CAGW
Press Release
| For Immediate Release | Daytime contact: Alexa Moutevelis: (202) 467-5318 |
| September 5, 2006 | After hours contact: Tom Finnigan: (202) 253-3852 |
Washington, D.C. - Citizens Against Government Waste (CAGW) today called for a federal flammability standard for upholstered furniture to finally be set. In 1993, the National Association of State Fire Marshals petitioned the U.S. Consumer Product Safety Commission (CPSC) to issue a mandatory federal standard covering upholstered furniture flammability. Upholstered furniture is one of the most flammable items in U.S. homes and is the leading cause of residential fires and resulting deaths. It only takes minutes for a sofa fire to set an entire living room ablaze.

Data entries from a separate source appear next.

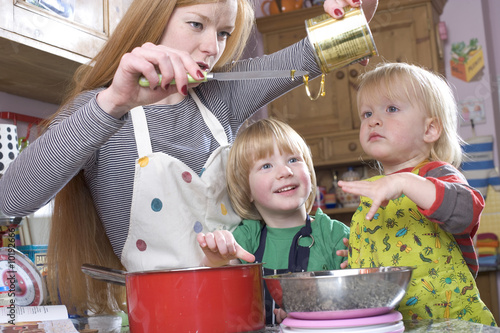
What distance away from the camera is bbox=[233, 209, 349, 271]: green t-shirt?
1.15 meters

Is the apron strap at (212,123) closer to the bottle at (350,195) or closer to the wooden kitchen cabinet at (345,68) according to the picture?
the wooden kitchen cabinet at (345,68)

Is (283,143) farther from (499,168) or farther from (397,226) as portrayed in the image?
(499,168)

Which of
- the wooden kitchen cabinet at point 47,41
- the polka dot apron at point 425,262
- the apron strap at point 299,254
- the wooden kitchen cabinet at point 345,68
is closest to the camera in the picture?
the polka dot apron at point 425,262

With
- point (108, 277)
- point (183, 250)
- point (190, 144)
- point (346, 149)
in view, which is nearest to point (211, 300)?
point (108, 277)

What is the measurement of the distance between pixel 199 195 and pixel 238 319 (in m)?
0.46

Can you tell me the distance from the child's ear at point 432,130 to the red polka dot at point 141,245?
56cm

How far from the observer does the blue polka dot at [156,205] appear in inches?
40.7

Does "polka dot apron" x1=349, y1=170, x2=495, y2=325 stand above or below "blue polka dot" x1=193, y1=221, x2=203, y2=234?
below

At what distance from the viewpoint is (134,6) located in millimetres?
1128

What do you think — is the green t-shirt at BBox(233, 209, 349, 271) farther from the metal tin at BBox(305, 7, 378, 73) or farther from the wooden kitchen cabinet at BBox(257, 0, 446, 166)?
the wooden kitchen cabinet at BBox(257, 0, 446, 166)

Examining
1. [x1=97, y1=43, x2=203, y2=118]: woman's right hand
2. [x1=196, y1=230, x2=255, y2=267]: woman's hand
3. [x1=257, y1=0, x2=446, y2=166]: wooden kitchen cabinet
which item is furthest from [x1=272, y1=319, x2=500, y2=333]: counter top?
[x1=257, y1=0, x2=446, y2=166]: wooden kitchen cabinet

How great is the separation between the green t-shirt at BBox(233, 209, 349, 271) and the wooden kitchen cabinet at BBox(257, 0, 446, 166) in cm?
219

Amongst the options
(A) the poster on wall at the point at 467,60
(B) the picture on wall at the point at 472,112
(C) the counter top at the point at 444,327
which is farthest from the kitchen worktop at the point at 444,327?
(A) the poster on wall at the point at 467,60

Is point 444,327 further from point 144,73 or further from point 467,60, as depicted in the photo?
point 467,60
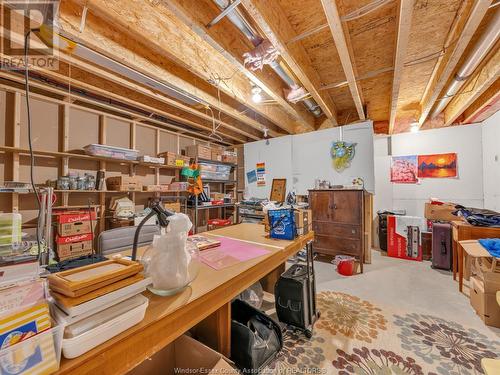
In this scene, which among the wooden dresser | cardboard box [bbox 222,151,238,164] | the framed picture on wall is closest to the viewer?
the wooden dresser

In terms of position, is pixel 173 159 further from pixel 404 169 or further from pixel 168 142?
pixel 404 169

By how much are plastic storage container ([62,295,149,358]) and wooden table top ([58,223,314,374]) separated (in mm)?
14

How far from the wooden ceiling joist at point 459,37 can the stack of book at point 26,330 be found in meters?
2.82

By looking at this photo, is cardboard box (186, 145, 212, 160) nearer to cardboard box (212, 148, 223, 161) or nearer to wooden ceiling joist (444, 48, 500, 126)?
cardboard box (212, 148, 223, 161)

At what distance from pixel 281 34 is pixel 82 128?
3.15 m

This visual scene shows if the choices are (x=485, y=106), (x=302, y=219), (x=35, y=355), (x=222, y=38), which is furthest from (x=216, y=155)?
(x=485, y=106)

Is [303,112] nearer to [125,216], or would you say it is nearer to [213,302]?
[125,216]

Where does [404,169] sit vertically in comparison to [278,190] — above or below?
above

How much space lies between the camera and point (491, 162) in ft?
10.9

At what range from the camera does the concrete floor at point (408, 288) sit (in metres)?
2.13

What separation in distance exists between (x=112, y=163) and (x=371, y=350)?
13.6 ft

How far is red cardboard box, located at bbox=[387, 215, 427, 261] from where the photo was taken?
363 cm

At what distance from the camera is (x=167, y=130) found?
13.9 feet

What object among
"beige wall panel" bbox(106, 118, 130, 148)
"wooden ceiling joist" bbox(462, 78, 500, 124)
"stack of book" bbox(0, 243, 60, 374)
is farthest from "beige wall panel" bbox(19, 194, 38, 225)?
"wooden ceiling joist" bbox(462, 78, 500, 124)
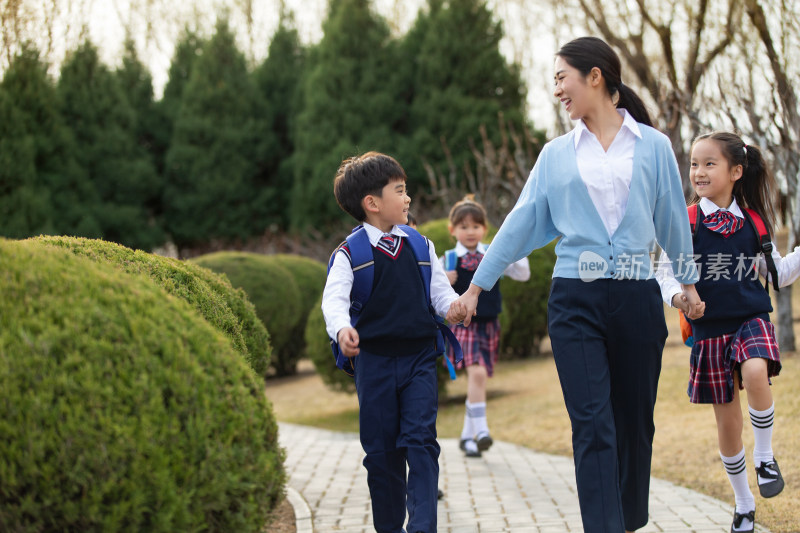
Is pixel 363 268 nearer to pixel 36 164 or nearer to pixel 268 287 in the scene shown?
pixel 268 287

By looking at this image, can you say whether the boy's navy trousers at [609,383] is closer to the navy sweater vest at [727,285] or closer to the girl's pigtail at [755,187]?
the navy sweater vest at [727,285]

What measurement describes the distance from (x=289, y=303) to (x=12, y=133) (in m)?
8.84

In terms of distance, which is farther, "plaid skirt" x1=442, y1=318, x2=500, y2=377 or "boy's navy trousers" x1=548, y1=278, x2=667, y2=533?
"plaid skirt" x1=442, y1=318, x2=500, y2=377

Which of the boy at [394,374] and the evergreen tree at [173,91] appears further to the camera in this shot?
the evergreen tree at [173,91]

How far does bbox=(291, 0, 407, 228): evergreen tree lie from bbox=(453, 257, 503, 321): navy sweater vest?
14.5m

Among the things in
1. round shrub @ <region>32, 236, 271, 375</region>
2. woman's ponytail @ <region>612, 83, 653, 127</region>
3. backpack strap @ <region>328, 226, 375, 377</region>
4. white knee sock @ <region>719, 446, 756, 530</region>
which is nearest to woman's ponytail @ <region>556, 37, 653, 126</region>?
woman's ponytail @ <region>612, 83, 653, 127</region>

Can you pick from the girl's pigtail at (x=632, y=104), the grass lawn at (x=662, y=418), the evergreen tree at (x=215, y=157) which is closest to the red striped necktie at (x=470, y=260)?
the grass lawn at (x=662, y=418)

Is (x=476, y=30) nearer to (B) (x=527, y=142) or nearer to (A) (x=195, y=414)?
(B) (x=527, y=142)

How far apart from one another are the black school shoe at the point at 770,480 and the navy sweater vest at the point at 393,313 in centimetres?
184

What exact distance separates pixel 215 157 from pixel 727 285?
19.9 meters

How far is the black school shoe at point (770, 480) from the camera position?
13.2ft

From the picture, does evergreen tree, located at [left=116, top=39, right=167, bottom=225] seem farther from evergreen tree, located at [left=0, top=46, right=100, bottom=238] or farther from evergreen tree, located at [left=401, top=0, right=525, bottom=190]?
evergreen tree, located at [left=401, top=0, right=525, bottom=190]

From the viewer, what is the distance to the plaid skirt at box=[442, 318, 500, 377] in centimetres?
660

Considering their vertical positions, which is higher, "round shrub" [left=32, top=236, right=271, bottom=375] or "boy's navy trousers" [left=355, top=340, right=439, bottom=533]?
"round shrub" [left=32, top=236, right=271, bottom=375]
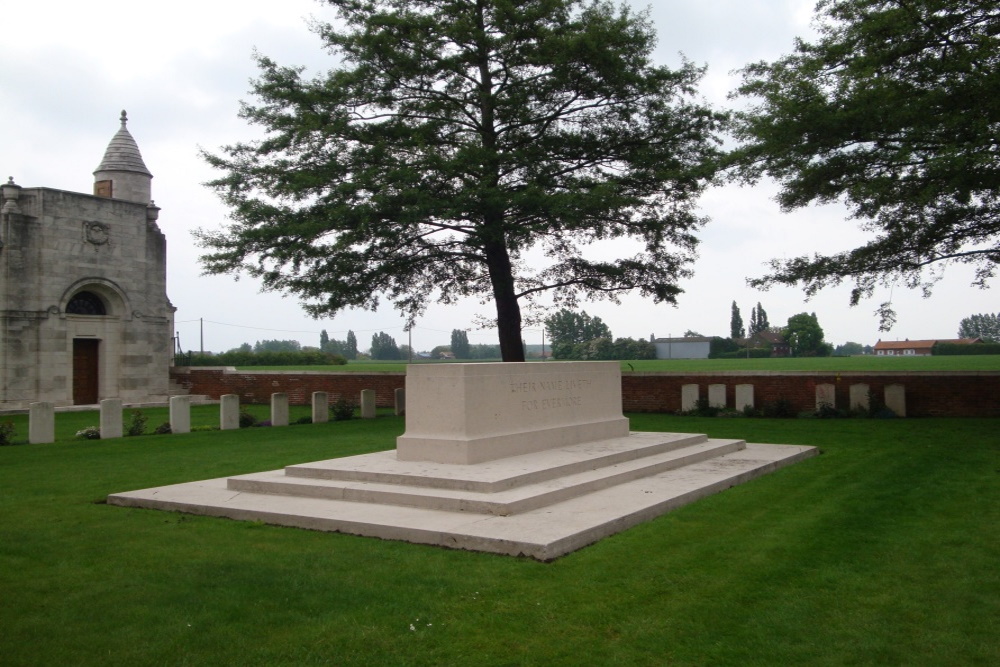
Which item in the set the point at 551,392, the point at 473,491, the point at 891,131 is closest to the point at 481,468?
the point at 473,491

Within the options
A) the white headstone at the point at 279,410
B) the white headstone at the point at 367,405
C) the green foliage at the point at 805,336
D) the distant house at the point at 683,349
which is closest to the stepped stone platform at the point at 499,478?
the white headstone at the point at 279,410

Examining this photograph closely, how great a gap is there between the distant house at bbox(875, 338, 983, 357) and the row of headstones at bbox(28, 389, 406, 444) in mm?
84590

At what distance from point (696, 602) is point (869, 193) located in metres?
10.3

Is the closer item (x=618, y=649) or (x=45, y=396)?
(x=618, y=649)

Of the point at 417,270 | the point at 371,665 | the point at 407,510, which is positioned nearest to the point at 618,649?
the point at 371,665

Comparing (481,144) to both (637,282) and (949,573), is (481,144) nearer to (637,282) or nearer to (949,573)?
(637,282)

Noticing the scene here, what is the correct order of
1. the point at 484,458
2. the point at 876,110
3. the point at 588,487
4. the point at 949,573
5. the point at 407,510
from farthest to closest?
the point at 876,110
the point at 484,458
the point at 588,487
the point at 407,510
the point at 949,573

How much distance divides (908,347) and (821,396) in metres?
91.7

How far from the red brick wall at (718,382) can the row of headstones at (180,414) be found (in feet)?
13.6

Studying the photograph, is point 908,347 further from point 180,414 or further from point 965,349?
point 180,414

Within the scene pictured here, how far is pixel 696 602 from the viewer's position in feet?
16.1

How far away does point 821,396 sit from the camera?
18.0 meters

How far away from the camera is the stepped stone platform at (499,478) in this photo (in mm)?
6734

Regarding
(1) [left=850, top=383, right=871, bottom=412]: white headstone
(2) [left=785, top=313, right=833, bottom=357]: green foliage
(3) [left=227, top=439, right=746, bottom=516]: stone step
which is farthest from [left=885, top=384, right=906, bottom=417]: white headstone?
(2) [left=785, top=313, right=833, bottom=357]: green foliage
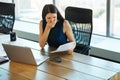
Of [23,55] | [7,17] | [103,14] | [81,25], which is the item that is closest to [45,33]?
[81,25]

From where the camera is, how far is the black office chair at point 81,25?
9.63 ft

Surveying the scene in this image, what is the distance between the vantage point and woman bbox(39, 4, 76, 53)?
2746 mm

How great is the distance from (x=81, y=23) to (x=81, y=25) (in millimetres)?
23

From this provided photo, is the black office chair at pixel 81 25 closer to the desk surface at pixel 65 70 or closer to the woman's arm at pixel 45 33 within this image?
the woman's arm at pixel 45 33

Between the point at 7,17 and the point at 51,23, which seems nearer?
the point at 51,23

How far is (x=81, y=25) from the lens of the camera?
9.89ft

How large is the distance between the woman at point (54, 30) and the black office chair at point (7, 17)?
861 mm

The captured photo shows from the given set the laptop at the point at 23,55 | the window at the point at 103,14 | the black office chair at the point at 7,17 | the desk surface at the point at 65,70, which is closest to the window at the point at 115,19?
the window at the point at 103,14

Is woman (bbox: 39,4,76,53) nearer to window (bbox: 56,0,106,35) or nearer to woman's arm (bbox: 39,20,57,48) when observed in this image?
woman's arm (bbox: 39,20,57,48)

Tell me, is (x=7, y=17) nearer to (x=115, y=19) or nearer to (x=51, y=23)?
(x=51, y=23)

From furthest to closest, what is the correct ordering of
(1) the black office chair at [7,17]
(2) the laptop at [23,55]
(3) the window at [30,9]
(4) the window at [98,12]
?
1. (3) the window at [30,9]
2. (4) the window at [98,12]
3. (1) the black office chair at [7,17]
4. (2) the laptop at [23,55]

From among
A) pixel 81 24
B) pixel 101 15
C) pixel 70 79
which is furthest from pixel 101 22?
pixel 70 79

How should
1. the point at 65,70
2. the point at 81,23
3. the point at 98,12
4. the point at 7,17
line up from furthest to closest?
the point at 98,12
the point at 7,17
the point at 81,23
the point at 65,70

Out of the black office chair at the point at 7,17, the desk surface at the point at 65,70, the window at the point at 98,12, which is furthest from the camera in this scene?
the window at the point at 98,12
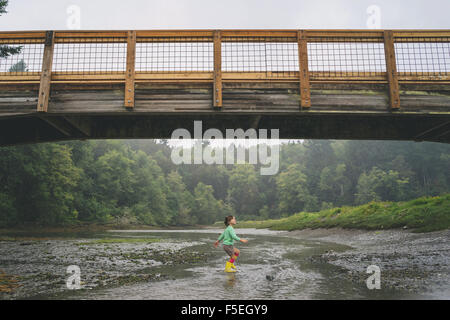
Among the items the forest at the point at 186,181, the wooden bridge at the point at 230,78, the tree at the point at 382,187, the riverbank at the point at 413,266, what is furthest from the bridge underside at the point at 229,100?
the tree at the point at 382,187

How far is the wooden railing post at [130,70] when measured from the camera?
9.75 m

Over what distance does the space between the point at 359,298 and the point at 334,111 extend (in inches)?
230

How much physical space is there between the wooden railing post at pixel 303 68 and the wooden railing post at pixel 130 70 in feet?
17.5

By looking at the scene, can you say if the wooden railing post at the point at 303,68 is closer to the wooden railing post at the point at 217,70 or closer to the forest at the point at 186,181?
the wooden railing post at the point at 217,70

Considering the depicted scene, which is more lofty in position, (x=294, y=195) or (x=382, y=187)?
(x=382, y=187)

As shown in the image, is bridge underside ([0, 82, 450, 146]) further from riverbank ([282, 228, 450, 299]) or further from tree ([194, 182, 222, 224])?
tree ([194, 182, 222, 224])

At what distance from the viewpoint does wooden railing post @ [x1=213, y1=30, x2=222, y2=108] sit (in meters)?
9.74

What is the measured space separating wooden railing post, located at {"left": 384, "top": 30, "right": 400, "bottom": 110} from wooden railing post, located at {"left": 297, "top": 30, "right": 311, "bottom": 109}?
2.57m

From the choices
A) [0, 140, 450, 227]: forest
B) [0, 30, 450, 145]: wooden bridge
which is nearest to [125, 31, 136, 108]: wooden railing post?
[0, 30, 450, 145]: wooden bridge

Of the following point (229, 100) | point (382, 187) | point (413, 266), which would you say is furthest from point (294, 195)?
point (229, 100)

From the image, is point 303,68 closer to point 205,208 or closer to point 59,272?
point 59,272

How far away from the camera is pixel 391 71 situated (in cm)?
985

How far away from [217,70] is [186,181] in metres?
123

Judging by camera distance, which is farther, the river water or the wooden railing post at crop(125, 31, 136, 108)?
the wooden railing post at crop(125, 31, 136, 108)
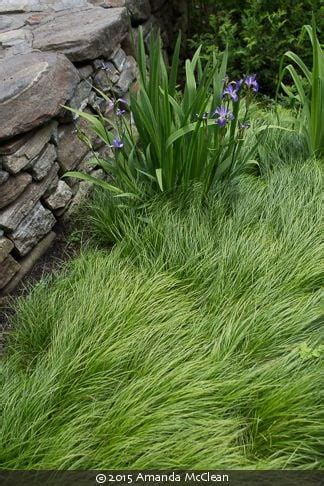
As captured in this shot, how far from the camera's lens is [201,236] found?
7.45ft

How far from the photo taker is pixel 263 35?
13.5ft

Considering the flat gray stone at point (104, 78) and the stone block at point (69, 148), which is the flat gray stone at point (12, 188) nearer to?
the stone block at point (69, 148)

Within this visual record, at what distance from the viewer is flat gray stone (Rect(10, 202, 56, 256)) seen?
89.7 inches

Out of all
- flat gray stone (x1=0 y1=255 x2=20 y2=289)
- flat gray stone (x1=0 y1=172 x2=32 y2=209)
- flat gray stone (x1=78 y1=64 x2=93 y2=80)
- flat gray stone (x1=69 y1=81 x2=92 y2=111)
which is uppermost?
flat gray stone (x1=78 y1=64 x2=93 y2=80)

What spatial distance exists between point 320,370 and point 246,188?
120 cm

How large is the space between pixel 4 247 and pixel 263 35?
300cm

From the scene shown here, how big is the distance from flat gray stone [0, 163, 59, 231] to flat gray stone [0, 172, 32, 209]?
0.11 ft

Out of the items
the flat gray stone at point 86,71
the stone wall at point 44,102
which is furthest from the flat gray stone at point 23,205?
the flat gray stone at point 86,71

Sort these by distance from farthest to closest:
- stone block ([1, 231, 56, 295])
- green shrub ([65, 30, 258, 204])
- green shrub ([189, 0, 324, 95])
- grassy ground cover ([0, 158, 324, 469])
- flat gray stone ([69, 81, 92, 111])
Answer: green shrub ([189, 0, 324, 95]) → flat gray stone ([69, 81, 92, 111]) → green shrub ([65, 30, 258, 204]) → stone block ([1, 231, 56, 295]) → grassy ground cover ([0, 158, 324, 469])

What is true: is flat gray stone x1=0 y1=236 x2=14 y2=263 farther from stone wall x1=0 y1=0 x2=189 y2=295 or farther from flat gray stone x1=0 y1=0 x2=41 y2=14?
flat gray stone x1=0 y1=0 x2=41 y2=14

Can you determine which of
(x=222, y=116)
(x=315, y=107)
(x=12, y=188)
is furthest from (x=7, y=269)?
(x=315, y=107)

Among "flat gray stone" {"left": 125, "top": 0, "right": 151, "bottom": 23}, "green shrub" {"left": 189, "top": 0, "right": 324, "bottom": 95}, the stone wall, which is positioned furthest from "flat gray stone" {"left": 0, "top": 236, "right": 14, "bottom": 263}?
"green shrub" {"left": 189, "top": 0, "right": 324, "bottom": 95}

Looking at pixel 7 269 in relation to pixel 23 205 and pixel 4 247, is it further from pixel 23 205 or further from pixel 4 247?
pixel 23 205

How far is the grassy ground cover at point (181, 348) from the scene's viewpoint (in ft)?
4.98
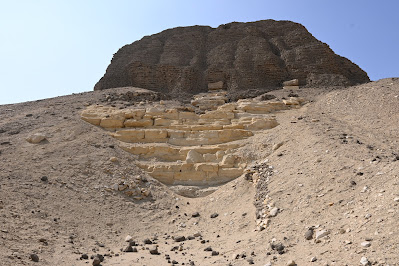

“Here we are, over 12 years later, with no flammability standard that will help mitigate these tragic events,” said CAGW President Tom Schatz. “What we do have is the federal government’s usual inability to exert leadership and move forward. It is always easier to do more studies than to make a decision.”
Earlier this month, CAGW, on behalf of its 1.2 million members and supporters, wrote Acting Chairman Nancy Nord of the CPSC and asked why there was a 12-year delay in promulgating a federal flammability standard for upholstered furniture.
“We asked four simple questions and CPSC couldn’t answer any of them, except to say it was hard work to develop a standard to make upholstered furniture fire-resistant. What we did get was a 3-inch high briefing book and the usual government response of blaming someone else for its inability to make a decision,” remarked Schatz.
In its reply to CAGW, the agency stated that the upholstered furniture industry has been unable to reach a consensus. But, according to 2004 testimony by the American Furniture Manufacturers Association before the Senate Commerce, Science, & Transportation Committee, the industry had agreed to a framework for flammability requirements for furniture. However, over two years after this consensus was reached, there is still no federal standard that upholstery manufacturers can follow to make their furniture resistant to fire.
“Unfortunately, millions of dollars continue to be wasted and countless lives lost because the CPSC can’t do its job,” Schatz concluded. “A federal flammability standard must be enacted to finally counter these losses.”
Citizens Against Government Waste is a nonpartisan, nonprofit organization dedicated to eliminating waste, fraud, mismanagement and abuse in government.